Quo Vadis ELCA? David Yeago looks at "The Way Forward" "In the Aftermath"
While a lot is going on among the Anglicans, we should not loose sight of the fact that there are things going on among the Lutherans as well. The recent decision of the 2009 Churchwide Assembly of the Evangelical Lutheran Church in America to allow practicing homosexuals to serve in the ordained ministry has caused great difficulty for “Confessional” (or “traditional”) Lutherans in that country. Many are asking “Where do we go from here?”. One answer is provided on the blog “Lutherans Persisting” by the Rev. Dr. David Yeago, an intelligent and widely published theologian who teaches systematic theology at Lutheran Theological Southern Seminary in Columbia, South Carolina. Together with theologians like Michael Root and Carl Braaten, he represents the very best of Lutheranism among the Yankees.
He began by publishing back in September a post entitled “In the Aftermath”. He has followed this up with about ten additional posts under the title “The Way Forward”. This is a work in progress, and we look forward to more. But I have found this so very intriguing because essentially it is all a question about what to do when you suddenly find that the ecclesial community you belong to (and I use that term advisedly) publically teaches a lot of tommy-rot and expects you (as either a minister of that community or a lay member) to tow the line and go along with it.
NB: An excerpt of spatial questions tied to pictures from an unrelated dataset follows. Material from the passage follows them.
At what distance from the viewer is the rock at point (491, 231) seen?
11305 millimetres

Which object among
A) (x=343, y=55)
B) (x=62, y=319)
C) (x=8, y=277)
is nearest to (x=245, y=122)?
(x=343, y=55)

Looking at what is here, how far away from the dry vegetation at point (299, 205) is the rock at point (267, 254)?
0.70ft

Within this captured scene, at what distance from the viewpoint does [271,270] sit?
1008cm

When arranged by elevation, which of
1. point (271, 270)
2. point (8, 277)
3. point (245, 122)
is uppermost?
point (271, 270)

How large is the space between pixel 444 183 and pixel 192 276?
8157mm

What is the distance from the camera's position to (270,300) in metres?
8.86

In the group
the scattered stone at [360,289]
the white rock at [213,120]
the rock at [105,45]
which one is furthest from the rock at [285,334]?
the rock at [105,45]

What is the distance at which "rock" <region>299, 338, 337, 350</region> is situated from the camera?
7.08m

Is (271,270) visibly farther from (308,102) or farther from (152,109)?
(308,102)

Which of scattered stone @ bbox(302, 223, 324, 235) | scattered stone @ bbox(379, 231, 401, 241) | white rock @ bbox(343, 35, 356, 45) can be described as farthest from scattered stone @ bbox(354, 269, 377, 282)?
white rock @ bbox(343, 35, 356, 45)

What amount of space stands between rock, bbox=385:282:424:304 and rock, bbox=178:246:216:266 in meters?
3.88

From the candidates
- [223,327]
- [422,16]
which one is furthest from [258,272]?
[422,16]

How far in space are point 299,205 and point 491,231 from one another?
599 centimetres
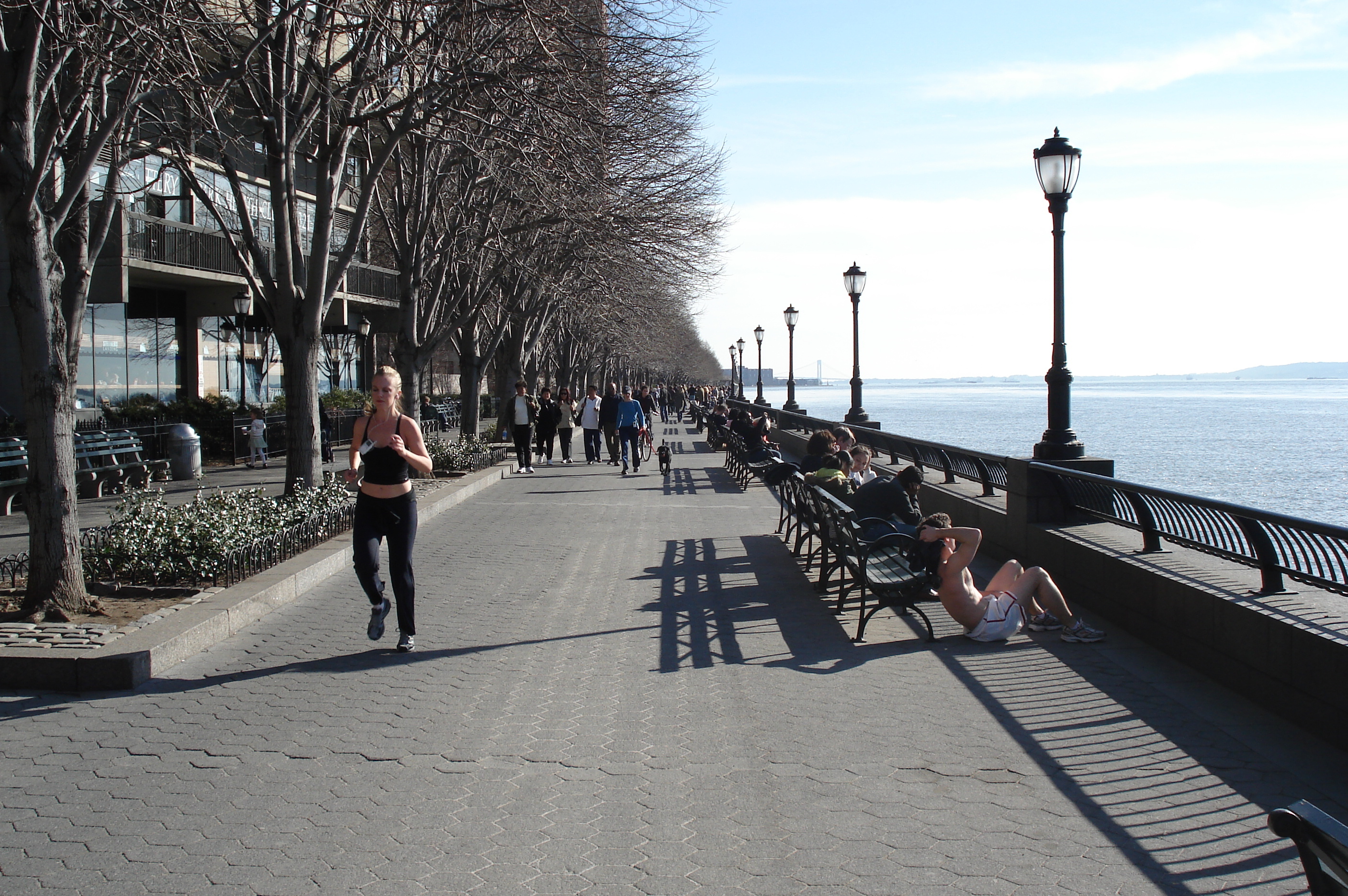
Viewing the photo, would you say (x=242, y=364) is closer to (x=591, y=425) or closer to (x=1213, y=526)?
(x=591, y=425)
There are different “breaking points” – as Dr Yeago calls them – for everyone. For me it was the fact that my Lutheran Synod simply voted on a question which thirty-four years earlier they had declared a matter of divine revelation, of apostolic teaching, which could never be altered. This led me to understand that the Lutheran Church of Australia had contradicted its claim to be able to authoritatively teach on matters of divine revelation (aka “judge teachers and teachings according the sole norm of Holy Scripture”), and that such authority must be sought elsewhere. As our Lord promised, seek and ye shall find, and I found the Catholic Church.
Dr Yeago is, like many in his situation, very eager to nip in the bud any such seeking beyond the boundaries of Lutheranism. He is convinced that “breaking point” has not been yet reached, and this series of posts is designed to be a call Lutheran “traditionalists” (as he names them) to remain faithful to their denomination. I think you can see why I am interested in his arguments. Should I have remained in the LCA? Was I wrong to see the vote on women’s ordination at the 2000 General Convention of the Synod of the LCA as a “breaking point”?
Of course not. I remain convinced and thankful that God in his grace opened my eyes to the truth. I have, in the past, been wrong in many of my convictions. Once I was a supporter of women’s ordination, and demanded of those who opposed it that they demonstrate their case. In fact, while I was still a Lutheran I saw the error of that teaching. Other doctrines I was not convinced of until I accepted the whole Catholic faith upon my conversion to the Catholic Church. For example, until I became a Catholic, I practiced contraception. I was not convinced that it was sinful until I learned to listen to the Catholic Church in faith. Then I understood. As St Anselm said, Credo ut intelligam. Another more esoteric example – but important none-the-less – was my rejection, as a Lutheran, of the immortality of the soul. Now, Lutherans do not generally reject this doctrine, but I did. It was not until I accepted the Catholic faith, that I learnt the truth concerning the destiny of the human being as a body-soul unity.
It is my intention over the next few weeks to examine David Yeago’s essays addressing the predicament of traditionalist Lutherans in the ELCA. I hope to do some service to both my Catholic and Lutheran readers, both here and in the United States. I want the Catholics to understand where the Lutherans are coming from, and I want the Lutherans to understand that what they fear in the Catholic Church (the ABC rule: “Anything But Catholic”) is unfounded. There is a way forward. There is somewhere to go. In fact, there is a Church to which God is calling all those who are baptised into Christ.